This model, by inputting the symptom data, will identify patterns and correlatively
make inferences about possible conditions the patient may be having. Such a
predictive system could advance the work being done by service providers in
healthcare by providing preliminary diagnoses from faster and potentially more
accurate avenues to more personalized and timely medical interventions.
Step 1: Loading and Data Preparation
Under the first step, the dataset loads into a named structure called Data Frame, which
can take advantage of their binary data for examination and manipulation. A row can
imply an individual case or patient while having one column for symptoms and
another for diseases. Often in such a binary data set, each symptom or disease is
encoded as either 0 (absent) or 1 (present). A quick loading check ensures that there
are no missing or inconsistent data value entries and checks the data types. Since it is
a binary dataset, we look particularly for anomalies that would impact the
interpretability of the model created out of this, such as missing data points.
Preprocessing encompasses handling null values, deleting irrelevant records, and
getting categorical variables to be in the right format, although the binary format
minimizes the need for extensive encoding. That will lead to a foundational step in
presenting clean, well-formatted data very essential for model training.
Step 2: Exploratory Data Analysis
Using a preprocessed dataset, EDA enables understanding patterns in symptom-
disease relationships. Visualizations like heatmaps and bar charts can be very useful at
this point, showing how the prevalence of certain symptoms cuts across multiple
diseases.

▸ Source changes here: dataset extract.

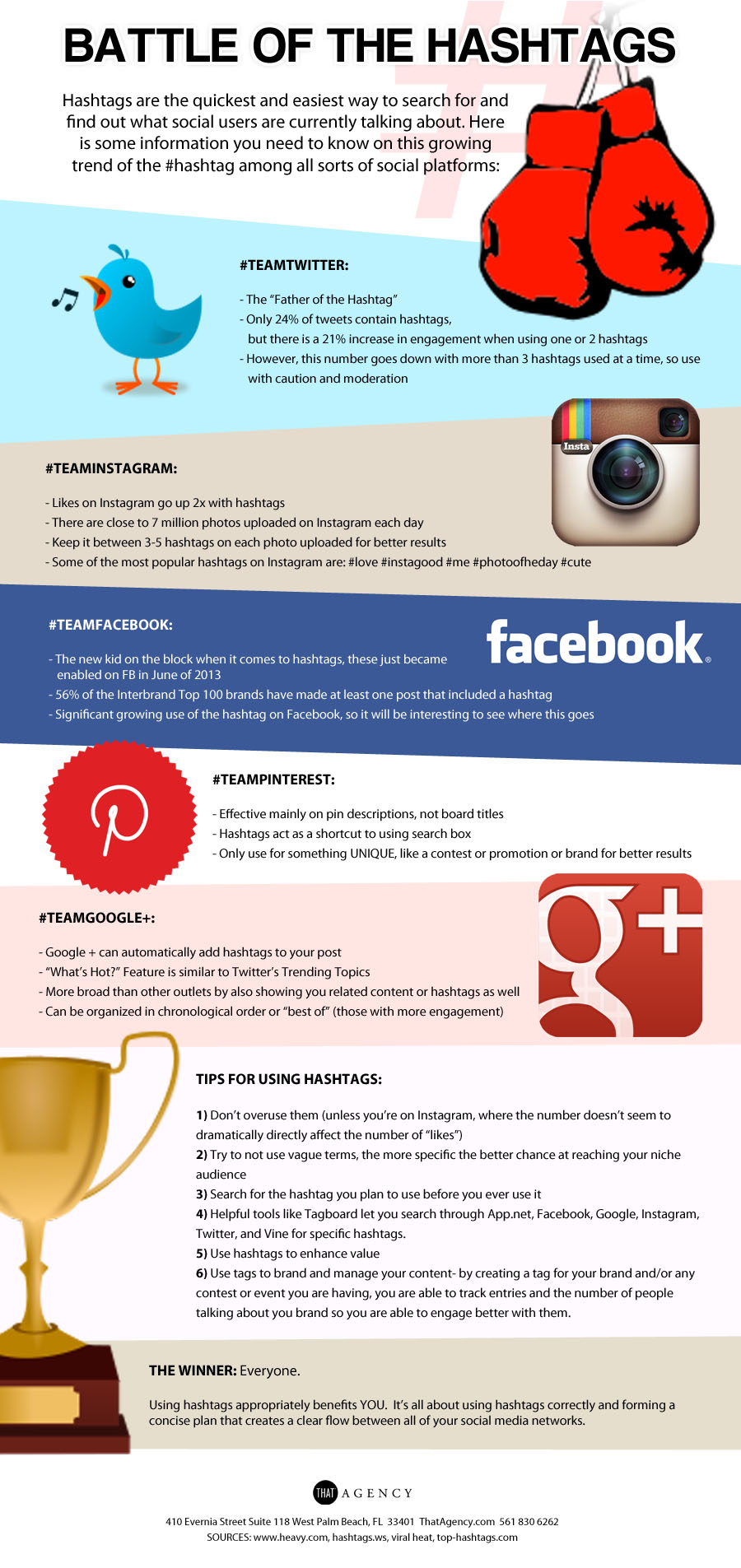 Battle of the Hashtags - INFOGRAPHIC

A heatmap of the correlation of symptoms to diseases might show which
symptoms most align with which diseases. Then, a simple bar chart would display the
frequency of each symptom across the dataset, facilitating, for example, the
determination of common or rare symptoms particularly associated with specific
diseases. Analyzing interrelations of symptoms may present clusters of symptoms that
frequently co-occur and thereby serve as possible predictors for specific conditions.
14
Step 3: Feature Selection and Engineering
Using insight from EDA, we further refine the dataset by selecting informative
symptoms to best describe and streamline the model for every condition. For instance,
if symptoms are always correlated with some diseases, we retain the features. This
promotes model relevance as well as increases the accuracy of the model. Here again,
feature engineering might comprise agglomeration of similar symptoms or creating
new binary variables based on symptom combinations to capture more complex
patterns. Binary features do not need scaling however any grouping or if it has to be
created then creating a binary interaction, if it needs to be done, is taken care of. This
will ensure that the dataset used to train is clear in its focus with targeted predictive
symptom
Step 4: Model Selection and Training
Now we have our dataset all streamlined, for this classification model, a multi-class,
binary symptom setup is chosen. Such data can be handled highly efficiently by
algorithms such as Logistic Regression, Random Forest, and even Support Decision
Tree. In case of binary data, the Random Forest goes well ahead of the rest because it
removes overfitting and depends on multiple decision trees for increasing predictivity.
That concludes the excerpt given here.